Other testimonies to Contagion. Trasbot says the virulence is “almost equal to that of Rinderpest or aphthous fever,” and adds “all practitioners have become assured that the bringing of an affected animal into a stable constantly introduces the malady to the others.” Cadeac says “the diseased or infected animals are the main channel of propagation of the malady” and again the disease is “essentially infectious.” Friedberger and Fröhner are more definite—“influenza which is as highly infectious as any other disease can be produced only by infection.” Cadeac implies nearly as much in saying: “in all the epizoötics that have invaded Paris, the disease has been carried into the four quarters of France by horses bought in this city. In most regiments the malady shows itself after the arrival of horses from remounts where it was prevailing. At Sibourne it is through horses from St. Jean d’Angely.

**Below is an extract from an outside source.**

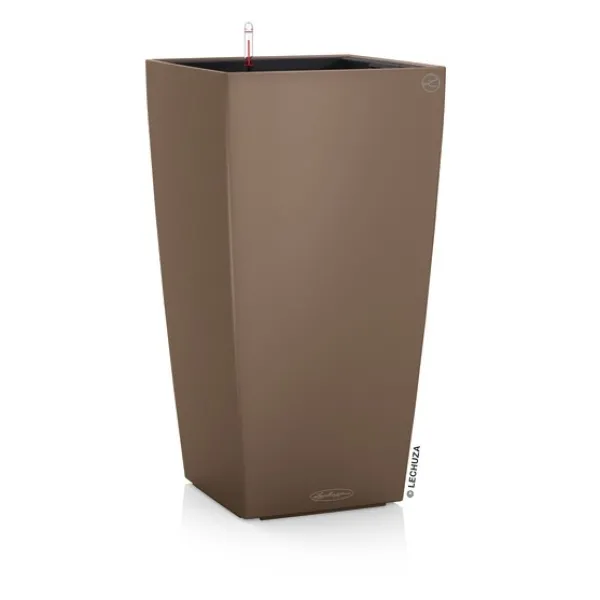 LECHUZA® Pflanzsäule CUBICO Color 22 Muskat seidenmatt All-in-One LECHUZA® Pflanzsäule CUBICO Color 22 Muskat seidenmatt All-in-One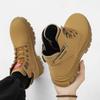 New Fashion Autumn And Winter Men's High Top Martin Boots Students Male Boys Trending Soft Sole Work Shoes Labor Protection Martin Sneakers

At Lyons it is by a horse from Cæn. At Bourges the source was not traced but it spread from the garrison to the whole surrounding country. The Omnibus stables in the Rue d’Ulm were invaded when a horse was introduced from Clichy where influenza raged.”
Stables are fruitful sources of infection hence dealers’ horses and horses travelling from place to place have long been objects of just suspicion (Trasbot, etc.).
Cars are often infected, and spread the disease widely. (Poucet, Salle, Trasbot, etc.).
Manure is especially dangerous. Trasbot gives a number of cases of the infection of farms, by the manure taken from the Alfort Veterinary College, and other infected stables in Paris. Friedberger conveyed the disease experimentally in the manure.
The conveyance of the virus on the clothes of attendants has been alleged by Friedberger and Fröhner, and considering that it has been noted to pass over intervals of about half a mile without the intervention of any horse, it must have been wafted on the air, or conveyed on the surface of man or non-equine beast.